(TASK INPUTS Opens)
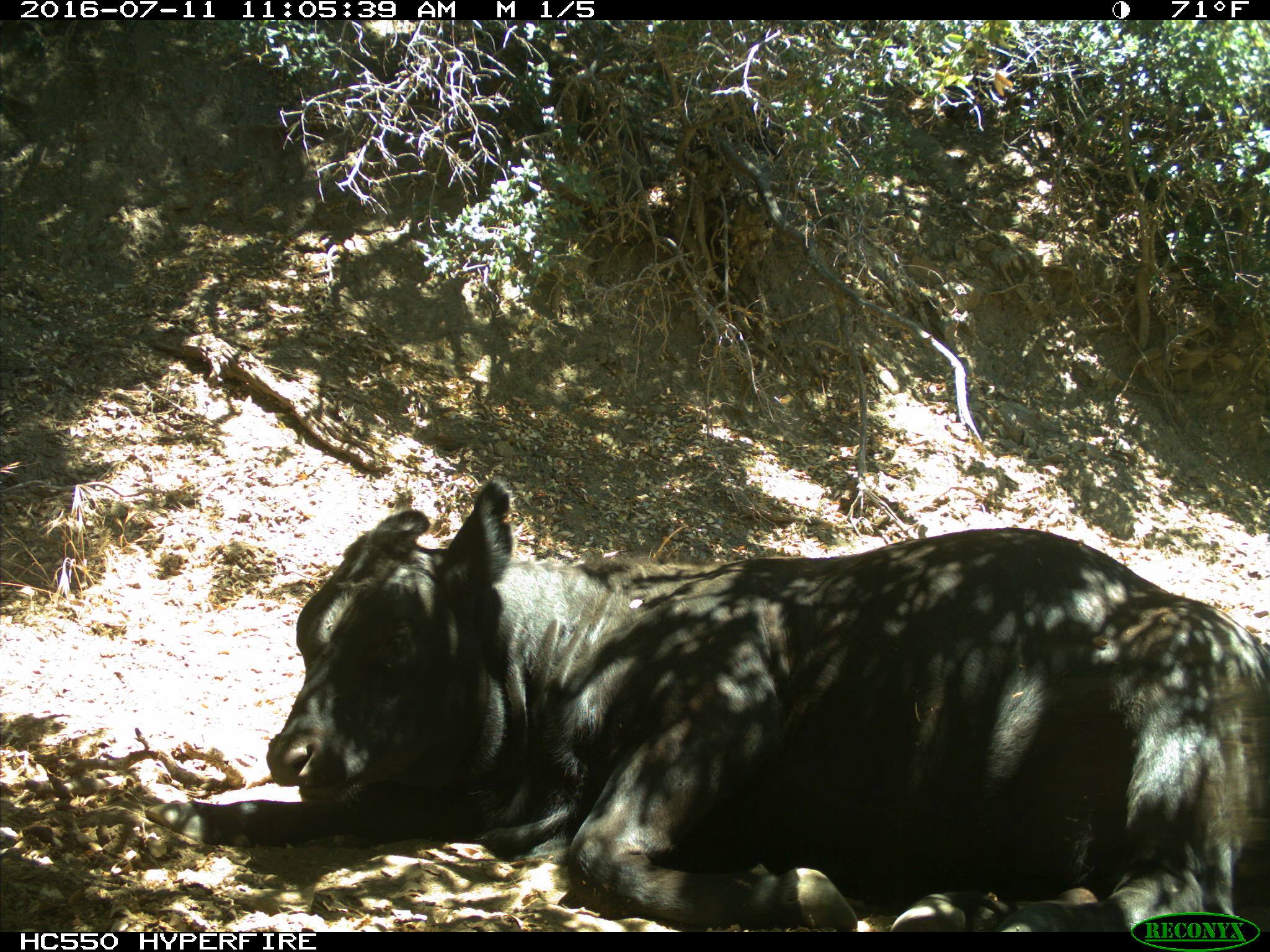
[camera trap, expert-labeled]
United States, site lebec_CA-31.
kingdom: Animalia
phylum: Chordata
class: Mammalia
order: Artiodactyla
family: Bovidae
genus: Bos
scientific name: Bos taurus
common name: domestic cow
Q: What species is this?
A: Bos taurus (domestic cow).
(TASK INPUTS Closes)
## [AIM OF THE TASK]
The records above should be duplicated exactly, with none of their pictures kept.

## [EXERCISE RESULT]
[camera trap, expert-labeled]
United States, site lebec_CA-31.
kingdom: Animalia
phylum: Chordata
class: Mammalia
order: Artiodactyla
family: Bovidae
genus: Bos
scientific name: Bos taurus
common name: domestic cow
Q: What species is this?
A: Bos taurus (domestic cow).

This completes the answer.